▶ Work instructions:
Each line below from the "La pareja de" line through the "Roxane Mesquida nude" line, those two included, must be restated word for word; the pictures must not be.
====== Provided entries
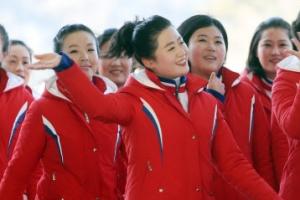 [포토] '발랄하고 신나게' 시작하는 북한 응원단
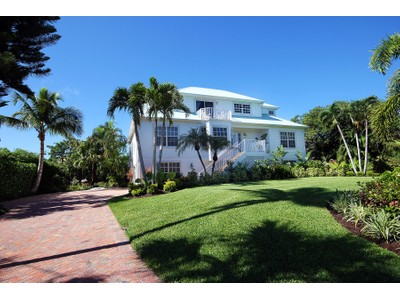 Moradia for sales at Sanibel 561  Lighthouse Way  Sanibel, Florida 33957 Estados Unidos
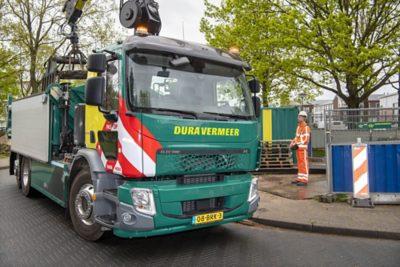 Vakmedianet Foto-opdracht 7895t.b.v. BouwmachinesFoto: Vrijbloed heeft een nieuwe,elektrische vrachtauto van Volvo.Chauffeur Tom Zoomer rijdt voor Dura Vermeer.Archief nummer CSF210081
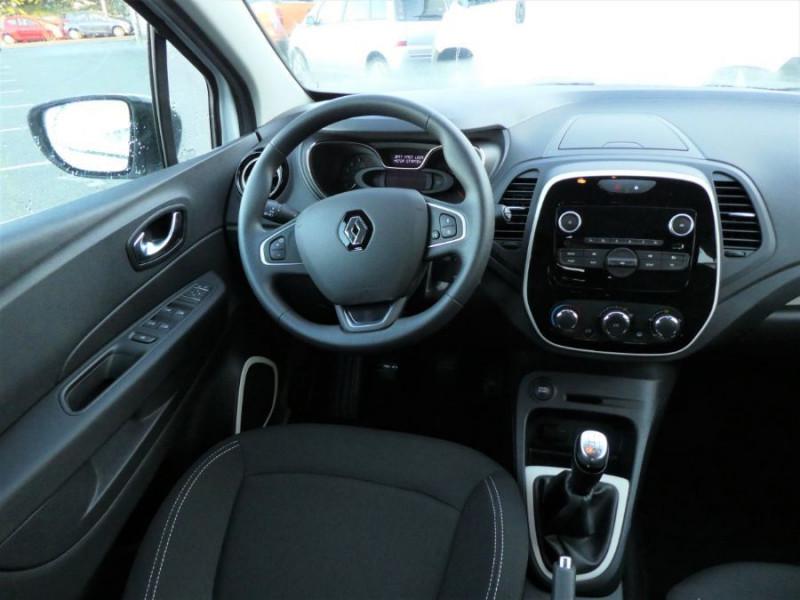 Photo 8 de l'offre de RENAULT CAPTUR TCe 90 PACK Bluetooth Jantes Alu 16 à 14450€ chez Mérignac auto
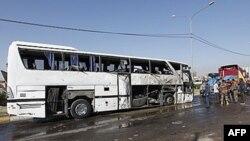 Ostaci napadnutog autobusa kojim su se prevozili iranski hodočasnici, 4. decembar 2010.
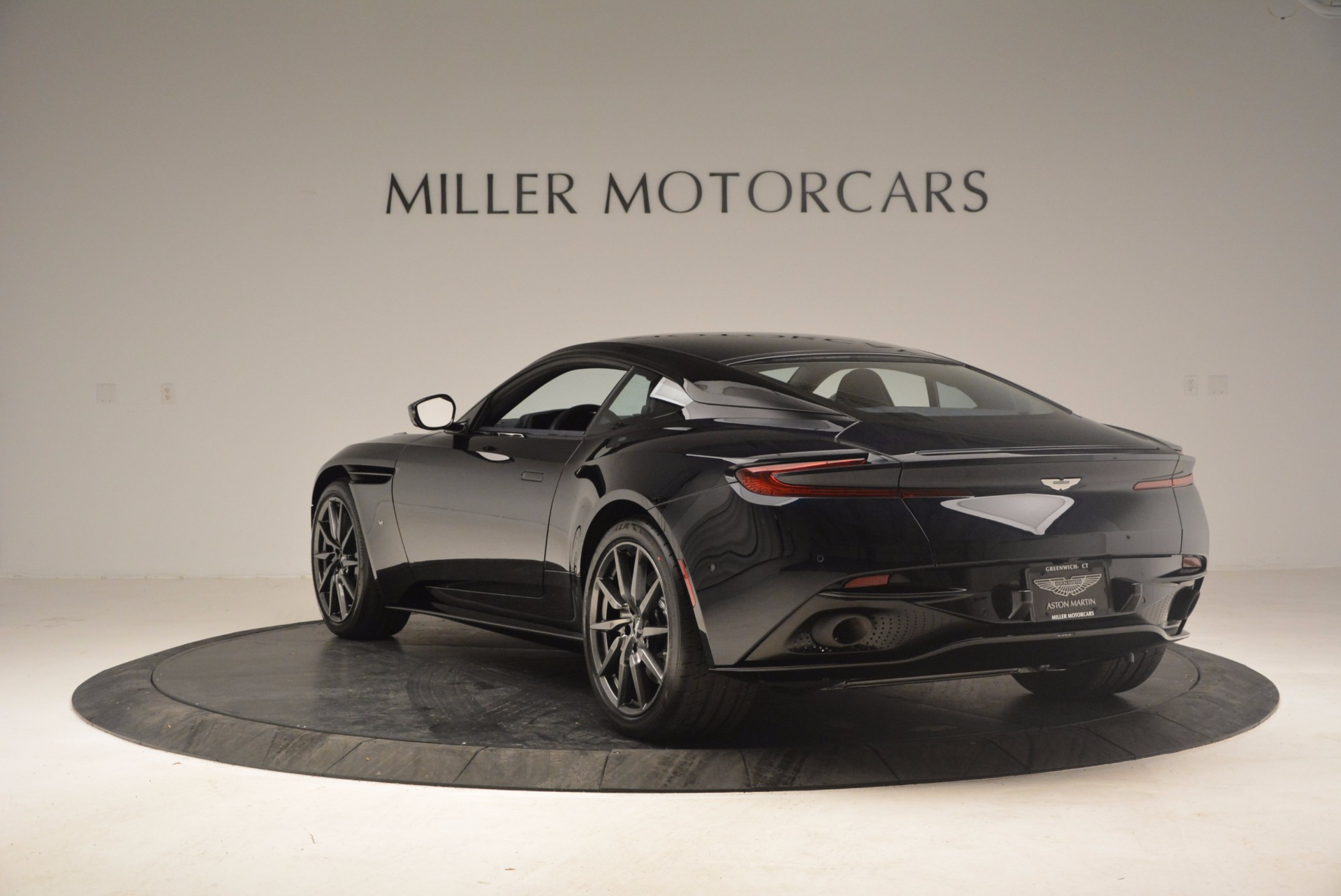 Used 2017 Aston Martin DB11 V12 Coupe For Sale $176900 In Greenwich, CT 1026_p5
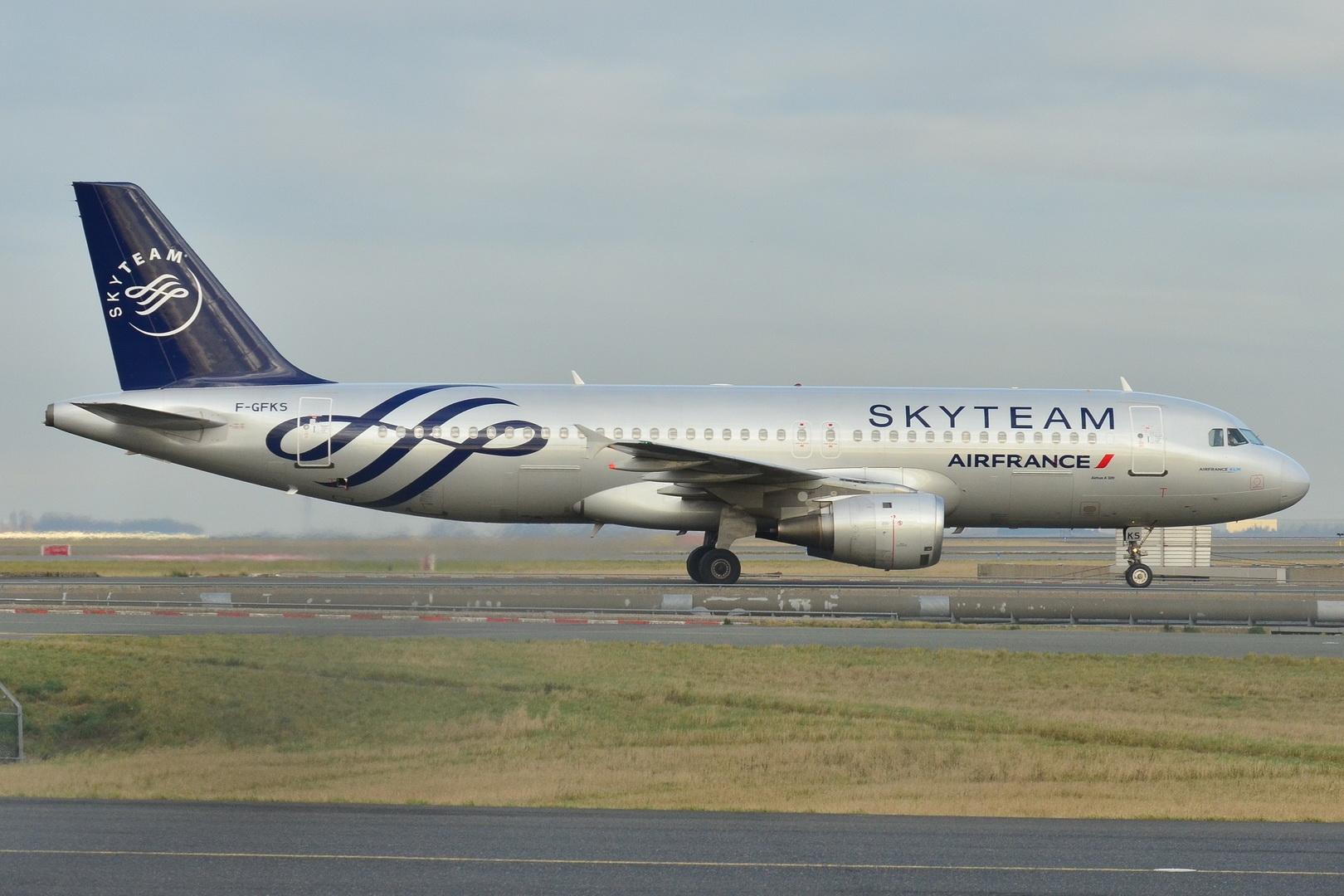 File airbus a320 200 air france skyteam cs afr f gfks for Airbus a320 air france interieur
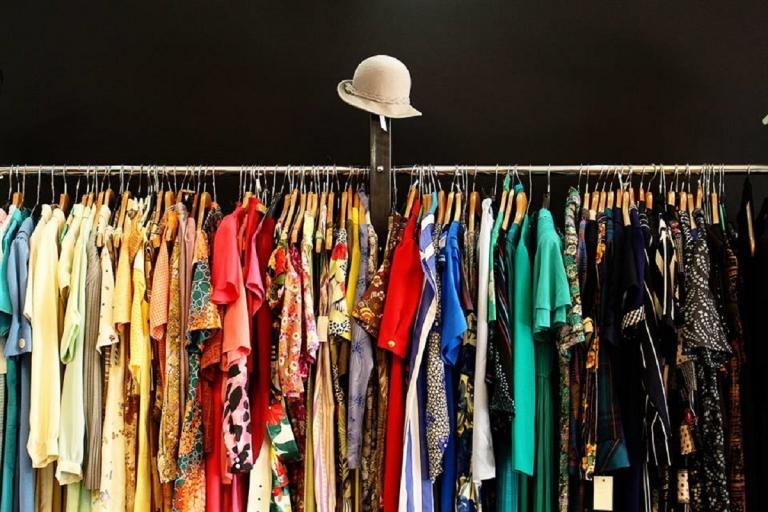 Πειραματική Σκηνή Καλαμάτας: Bazar με αγαπημένα ρούχα second hand 14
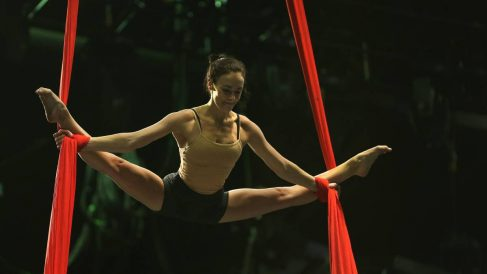 La gimnasia acrobática con telas es una modalidad en auge.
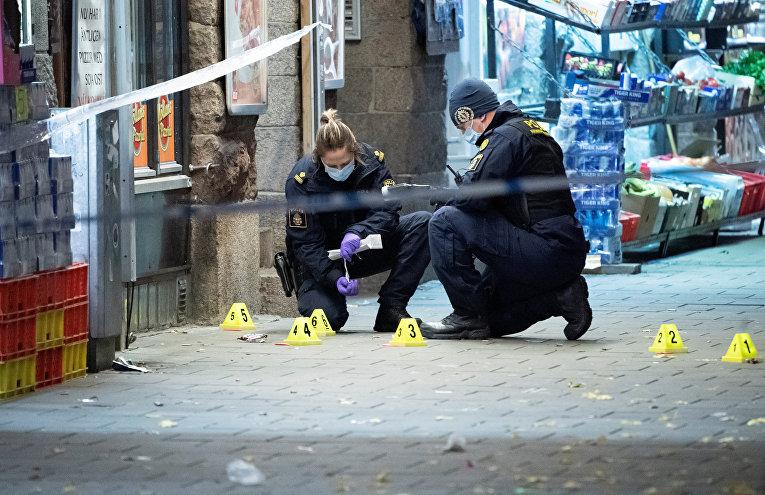 Полиция на месте, где застрелили 15-летнего подростка, Мальмё, Швеция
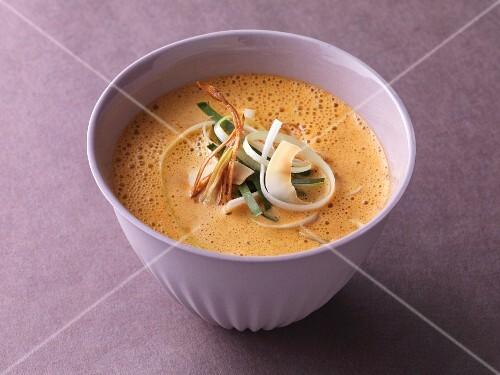 Süß-scharf gewürzte Currycremesuppe mit Kokosmilch
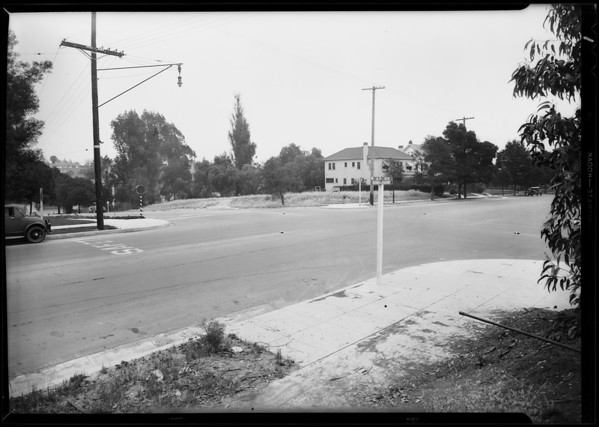 Intersection, West 4th Street & South Commonwealth Avenue, Hollywood City Dye Works, Ida L. Johnson - Injured, Alhambra, CA, 1931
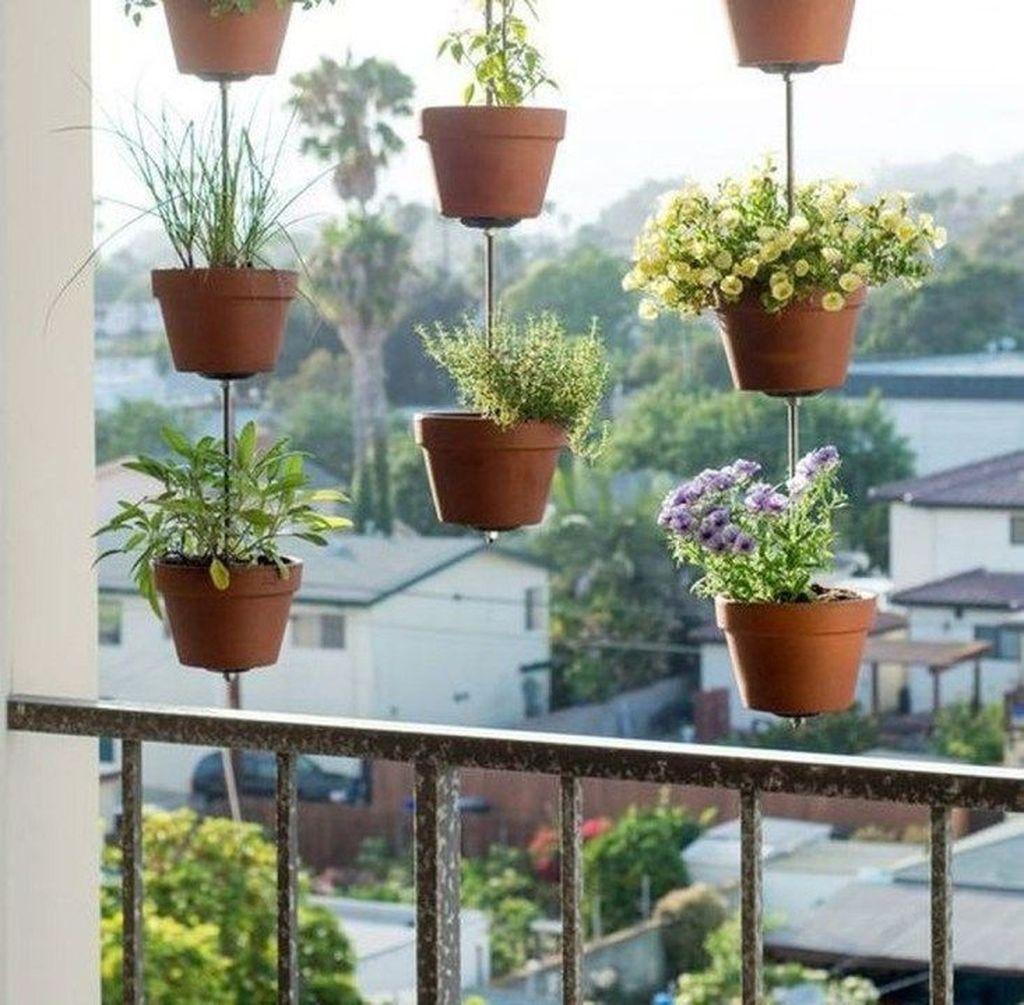 Inspiring Summer Apartment Balcony Decoration Ideas 04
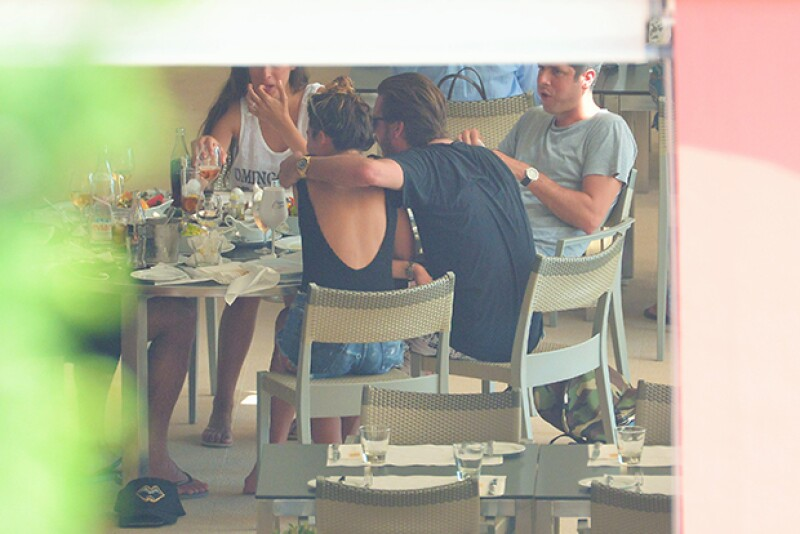 La pareja de Kourtney Kardashian fue visto acariciando a la fashion stylist Chloe Bartoli en sus recientes vacaciones.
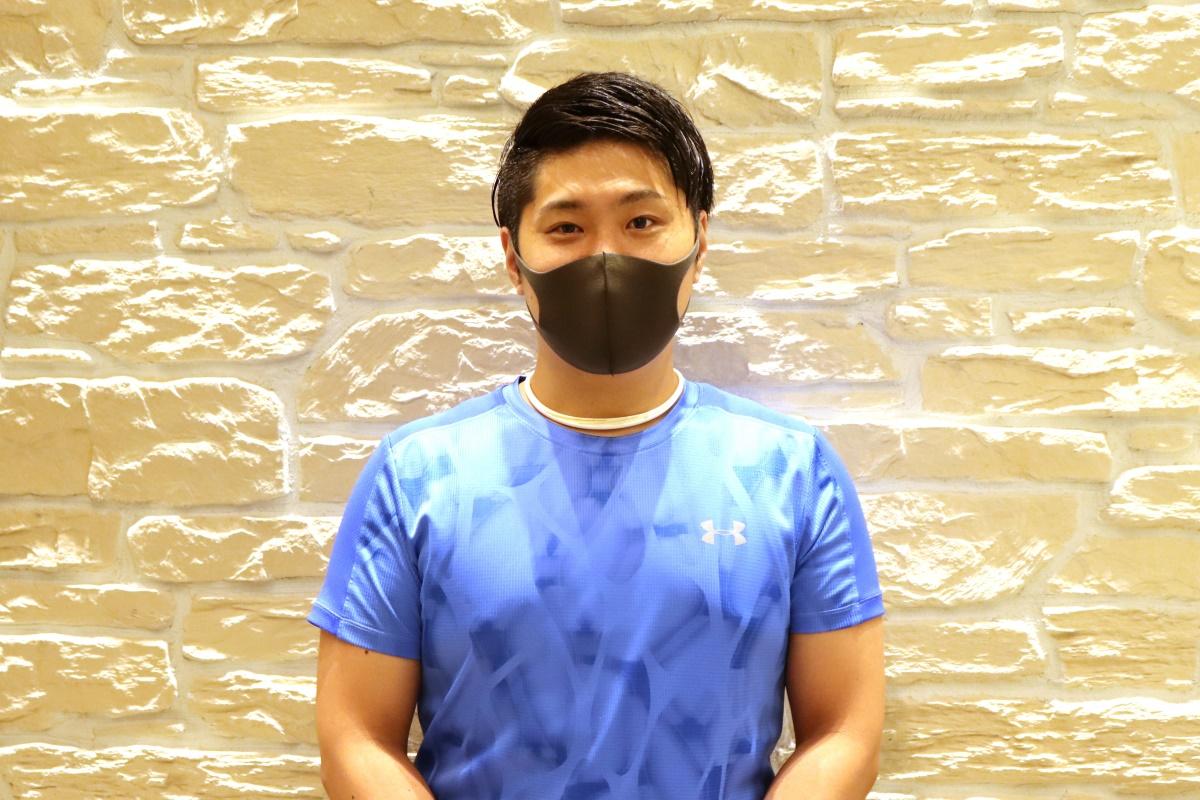 『スポーツクラブNAS なんばパークス』でジム・スタジオリーダーを務めるトレーナー・新開 翔さん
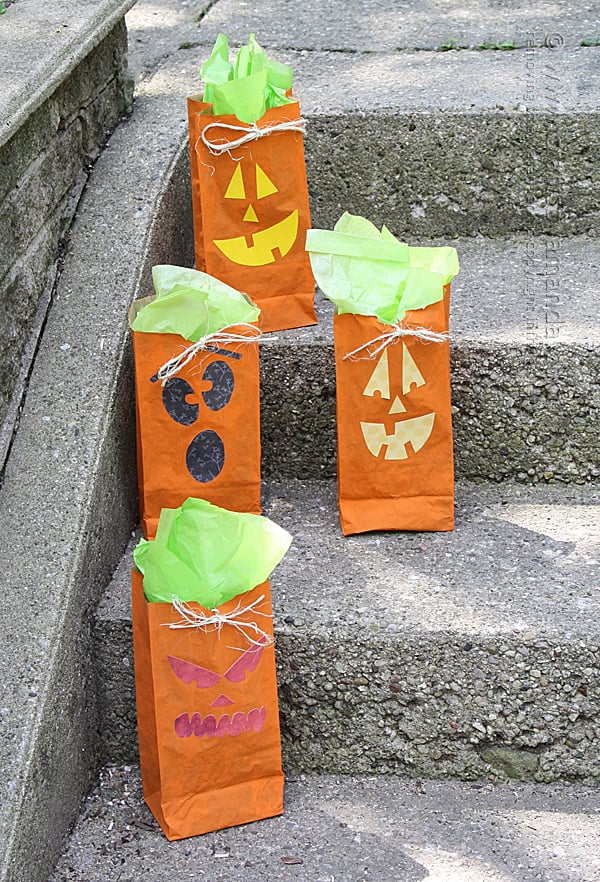 Fun Jack O' Lantern Treat Bags for Halloween!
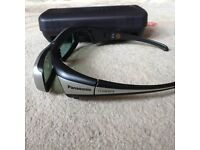 3D Glasses with carrycase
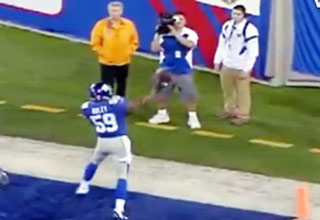 NY Giants Michael Boley Pegs Kid In Face With Football After TD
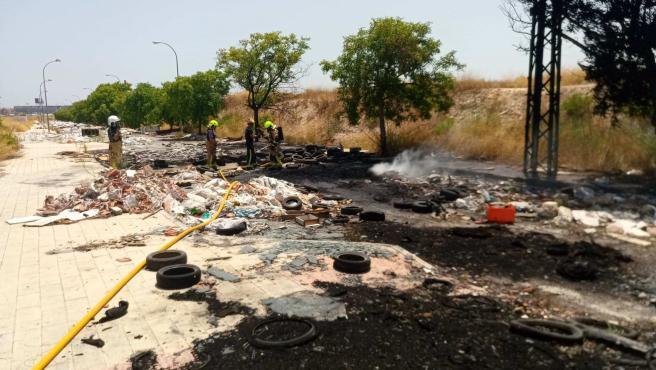 Bomberos en la zona afectada por las llamas.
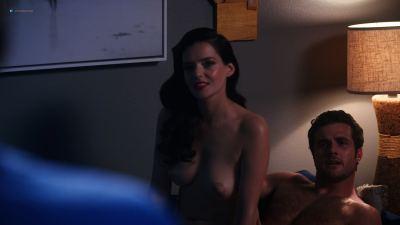 Roxane Mesquida nude topless and sex - Now Apocalypse (2019) UHD 2160p (6)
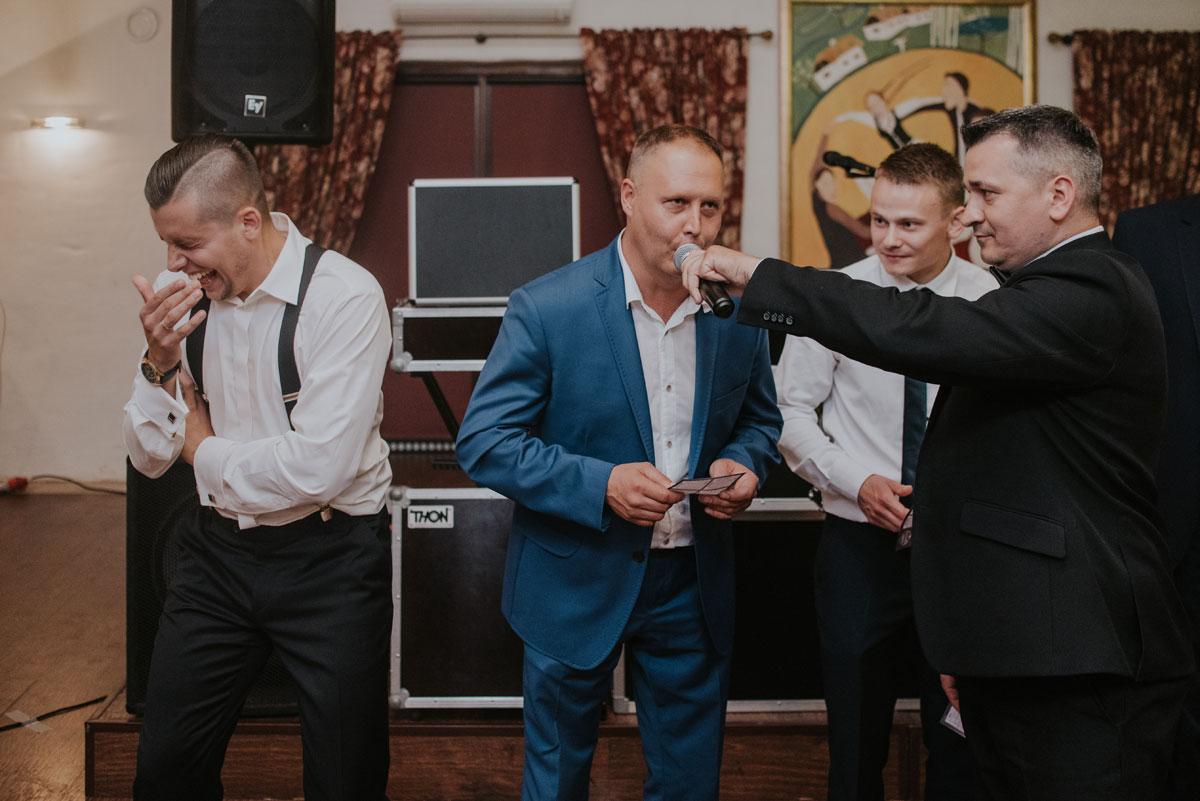 fotografia-slubna-bydgoszcz-swietliste-fotografujemy-emocje-ada-tomek-reportaz-slubny-wesele-dwór-hulanka-bydgoszcz-235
============
▶ Solution to the problem:
 La pareja de Kourtney Kardashian fue visto acariciando a la fashion stylist Chloe Bartoli en sus recientes vacaciones.
 『スポーツクラブNAS なんばパークス』でジム・スタジオリーダーを務めるトレーナー・新開 翔さん
 Fun Jack O' Lantern Treat Bags for Halloween!
 3D Glasses with carrycase
 NY Giants Michael Boley Pegs Kid In Face With Football After TD
 Bomberos en la zona afectada por las llamas.
 Roxane Mesquida nude topless and sex - Now Apocalypse (2019) UHD 2160p (6)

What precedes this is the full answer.